PAGE EXCERPT:
>> BEGIN

Bishop James P. Powers and Loree Nauertz, associate director of the Office of Evangelization and Missionary Discipleship, chat before Mass on Saturday, Sept. 17. Nauertz, who has six boys, has homeschooled her children for years, and they have also attended Catholic and charter schools. (Catholic Herald photo by Anita Draper)
Anita Draper
Catholic Herald staff
Networking, supporting and encouraging homeschooling parents was the objective of the Diocese of Superior’s inaugural homeschooling conference held Saturday, Sept. 17, at St. Joseph, Rice Lake.
“The goal was just to bring you all together and just see you and meet you,” said Loree Nauertz, associate director of the Office of Evangelization and Missionary Discipleship, who welcomed about 50 attendees to the daylong event.
Following greetings from Peggy Schoenfuss, director of Catholic Formation, and Chris Hurtubise, director of Evangelization and Missionary Discipleship, Bishop James P. Powers echoed their welcome and spoke of the close-knit homeschooling group in River Falls when he was serving in ministry there years ago.
“What a beautiful witness they were, and what a beautiful witness that homeschooling can be,” he said.
In his opening prayer, he asked God for homeschooling parents to be strengthened, encouraged and enlivened as educators of their children and of the world.
‘From head to heart’
Gina Loehr has an extensive resume. The author of five books and a speaker and professor, Loehr has a master’s degree in theology and six children ranging in age from kindergarten to ninth grade. She also lives on a 600-acre dairy farm in the Archdiocese of Milwaukee, which, she observed, hasn’t yet hosted a similar event.
Loehr has homeschooled all her children at one time or another, but she does not homeschool them all at once. In an effort to answer the initial question of “Why do we homeschool?” Loehr emphasized that all parents homeschool for different reasons and advised listeners to take what she says “with a grain of salt.”

>> END

EXCERPTED RECORDS:
>> BEGIN

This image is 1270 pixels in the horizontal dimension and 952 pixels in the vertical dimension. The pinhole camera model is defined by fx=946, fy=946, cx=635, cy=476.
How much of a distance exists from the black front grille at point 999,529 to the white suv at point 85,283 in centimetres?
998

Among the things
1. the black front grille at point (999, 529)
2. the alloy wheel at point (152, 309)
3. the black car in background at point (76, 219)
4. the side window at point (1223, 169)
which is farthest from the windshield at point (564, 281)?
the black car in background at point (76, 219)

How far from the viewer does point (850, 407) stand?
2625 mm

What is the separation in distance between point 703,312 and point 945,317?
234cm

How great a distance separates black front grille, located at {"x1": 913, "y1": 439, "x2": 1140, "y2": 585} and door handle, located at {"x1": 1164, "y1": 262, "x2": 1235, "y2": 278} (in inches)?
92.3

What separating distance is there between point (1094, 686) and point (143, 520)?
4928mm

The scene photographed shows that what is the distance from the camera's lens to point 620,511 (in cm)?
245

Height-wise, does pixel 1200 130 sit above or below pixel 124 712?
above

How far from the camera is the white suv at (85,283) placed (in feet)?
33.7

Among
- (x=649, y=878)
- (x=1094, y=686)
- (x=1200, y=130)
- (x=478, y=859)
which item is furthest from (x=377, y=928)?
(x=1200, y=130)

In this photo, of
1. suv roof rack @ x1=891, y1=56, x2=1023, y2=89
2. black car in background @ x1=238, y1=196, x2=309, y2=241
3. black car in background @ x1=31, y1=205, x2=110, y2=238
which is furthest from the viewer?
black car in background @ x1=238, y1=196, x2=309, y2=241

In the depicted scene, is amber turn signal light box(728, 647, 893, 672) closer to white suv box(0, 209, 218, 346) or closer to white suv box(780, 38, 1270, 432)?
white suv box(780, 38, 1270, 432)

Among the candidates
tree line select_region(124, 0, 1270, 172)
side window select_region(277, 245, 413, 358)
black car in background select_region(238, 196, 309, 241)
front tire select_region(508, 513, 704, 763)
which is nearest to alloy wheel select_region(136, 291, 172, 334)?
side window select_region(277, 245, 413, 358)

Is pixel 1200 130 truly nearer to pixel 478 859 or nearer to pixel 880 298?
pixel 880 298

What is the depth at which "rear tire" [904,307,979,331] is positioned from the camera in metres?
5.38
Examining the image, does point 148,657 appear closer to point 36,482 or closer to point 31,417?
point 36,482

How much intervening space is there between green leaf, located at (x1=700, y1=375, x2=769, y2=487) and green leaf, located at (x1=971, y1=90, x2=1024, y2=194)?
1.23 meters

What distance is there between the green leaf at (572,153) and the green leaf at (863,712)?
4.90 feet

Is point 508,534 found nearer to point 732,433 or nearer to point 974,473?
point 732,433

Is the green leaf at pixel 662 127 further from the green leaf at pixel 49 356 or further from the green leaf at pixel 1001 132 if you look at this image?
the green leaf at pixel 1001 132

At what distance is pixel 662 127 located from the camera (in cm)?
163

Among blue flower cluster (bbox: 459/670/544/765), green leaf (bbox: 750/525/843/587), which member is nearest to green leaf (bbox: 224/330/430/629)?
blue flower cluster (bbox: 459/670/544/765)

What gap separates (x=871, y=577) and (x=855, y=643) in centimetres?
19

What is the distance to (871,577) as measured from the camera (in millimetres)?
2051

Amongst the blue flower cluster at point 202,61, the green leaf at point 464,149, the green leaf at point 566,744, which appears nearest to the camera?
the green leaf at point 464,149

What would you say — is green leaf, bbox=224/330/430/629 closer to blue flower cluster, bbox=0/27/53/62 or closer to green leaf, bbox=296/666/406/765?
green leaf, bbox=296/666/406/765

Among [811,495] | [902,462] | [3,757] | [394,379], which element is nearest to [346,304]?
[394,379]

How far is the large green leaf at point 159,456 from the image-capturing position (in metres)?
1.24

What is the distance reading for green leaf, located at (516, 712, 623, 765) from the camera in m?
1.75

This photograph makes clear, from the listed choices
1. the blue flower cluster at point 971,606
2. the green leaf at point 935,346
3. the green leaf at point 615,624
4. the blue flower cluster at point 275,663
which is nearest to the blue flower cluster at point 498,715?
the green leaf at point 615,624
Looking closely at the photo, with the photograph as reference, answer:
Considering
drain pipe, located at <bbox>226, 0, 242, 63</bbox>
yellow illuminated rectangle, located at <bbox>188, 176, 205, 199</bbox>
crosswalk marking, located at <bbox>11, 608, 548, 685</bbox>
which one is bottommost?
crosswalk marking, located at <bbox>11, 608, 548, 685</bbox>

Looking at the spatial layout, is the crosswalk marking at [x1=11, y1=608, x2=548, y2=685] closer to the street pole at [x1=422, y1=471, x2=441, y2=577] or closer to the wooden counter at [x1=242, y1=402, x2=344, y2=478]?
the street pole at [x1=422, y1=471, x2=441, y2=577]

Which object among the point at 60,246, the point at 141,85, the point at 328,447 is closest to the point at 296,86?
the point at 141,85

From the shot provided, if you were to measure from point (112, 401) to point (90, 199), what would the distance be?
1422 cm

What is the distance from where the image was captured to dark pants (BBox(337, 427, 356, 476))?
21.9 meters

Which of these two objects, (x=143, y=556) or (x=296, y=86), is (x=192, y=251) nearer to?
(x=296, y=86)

>> END

Return the article on the Diocese of Superior's first homeschooling conference in full, word for word. None of the data is needed for this.

Bishop James P. Powers and Loree Nauertz, associate director of the Office of Evangelization and Missionary Discipleship, chat before Mass on Saturday, Sept. 17. Nauertz, who has six boys, has homeschooled her children for years, and they have also attended Catholic and charter schools. (Catholic Herald photo by Anita Draper)
Anita Draper
Catholic Herald staff
Networking, supporting and encouraging homeschooling parents was the objective of the Diocese of Superior’s inaugural homeschooling conference held Saturday, Sept. 17, at St. Joseph, Rice Lake.
“The goal was just to bring you all together and just see you and meet you,” said Loree Nauertz, associate director of the Office of Evangelization and Missionary Discipleship, who welcomed about 50 attendees to the daylong event.
Following greetings from Peggy Schoenfuss, director of Catholic Formation, and Chris Hurtubise, director of Evangelization and Missionary Discipleship, Bishop James P. Powers echoed their welcome and spoke of the close-knit homeschooling group in River Falls when he was serving in ministry there years ago.
“What a beautiful witness they were, and what a beautiful witness that homeschooling can be,” he said.
In his opening prayer, he asked God for homeschooling parents to be strengthened, encouraged and enlivened as educators of their children and of the world.
‘From head to heart’
Gina Loehr has an extensive resume. The author of five books and a speaker and professor, Loehr has a master’s degree in theology and six children ranging in age from kindergarten to ninth grade. She also lives on a 600-acre dairy farm in the Archdiocese of Milwaukee, which, she observed, hasn’t yet hosted a similar event.
Loehr has homeschooled all her children at one time or another, but she does not homeschool them all at once. In an effort to answer the initial question of “Why do we homeschool?” Loehr emphasized that all parents homeschool for different reasons and advised listeners to take what she says “with a grain of salt.”